Set exercise: Update the material from the line that contains "What measurement separates" through the line that contains "from nearest to", replacing "hot tub" with "spa" and leaving everything else unchanged. Return only those lines.

######

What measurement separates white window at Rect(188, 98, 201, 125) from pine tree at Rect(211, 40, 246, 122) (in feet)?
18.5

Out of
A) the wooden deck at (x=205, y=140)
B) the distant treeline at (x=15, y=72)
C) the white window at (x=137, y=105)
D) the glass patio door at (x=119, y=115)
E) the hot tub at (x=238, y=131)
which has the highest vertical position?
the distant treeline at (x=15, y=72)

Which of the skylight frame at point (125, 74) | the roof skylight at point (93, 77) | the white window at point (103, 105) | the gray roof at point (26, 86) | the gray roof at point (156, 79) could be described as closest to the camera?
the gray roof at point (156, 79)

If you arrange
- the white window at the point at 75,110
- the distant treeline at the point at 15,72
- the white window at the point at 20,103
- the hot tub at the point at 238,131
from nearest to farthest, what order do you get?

######

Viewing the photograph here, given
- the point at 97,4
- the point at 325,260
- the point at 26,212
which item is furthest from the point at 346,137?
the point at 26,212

######

Result:
What measurement separates white window at Rect(188, 98, 201, 125) from pine tree at Rect(211, 40, 246, 122) (in feet)?
18.5

Out of
A) the wooden deck at (x=205, y=140)
B) the distant treeline at (x=15, y=72)
C) the white window at (x=137, y=105)
D) the glass patio door at (x=119, y=115)
E) the spa at (x=238, y=131)
which has the highest vertical position?
the distant treeline at (x=15, y=72)

Which of the skylight frame at point (125, 74) | the roof skylight at point (93, 77) | the white window at point (103, 105) | the gray roof at point (26, 86) | the gray roof at point (156, 79) could be described as closest to the camera?
the gray roof at point (156, 79)

If you arrange
- the white window at the point at 75,110
- the distant treeline at the point at 15,72
- the white window at the point at 20,103
- the spa at the point at 238,131
from nearest to farthest, what order do you get?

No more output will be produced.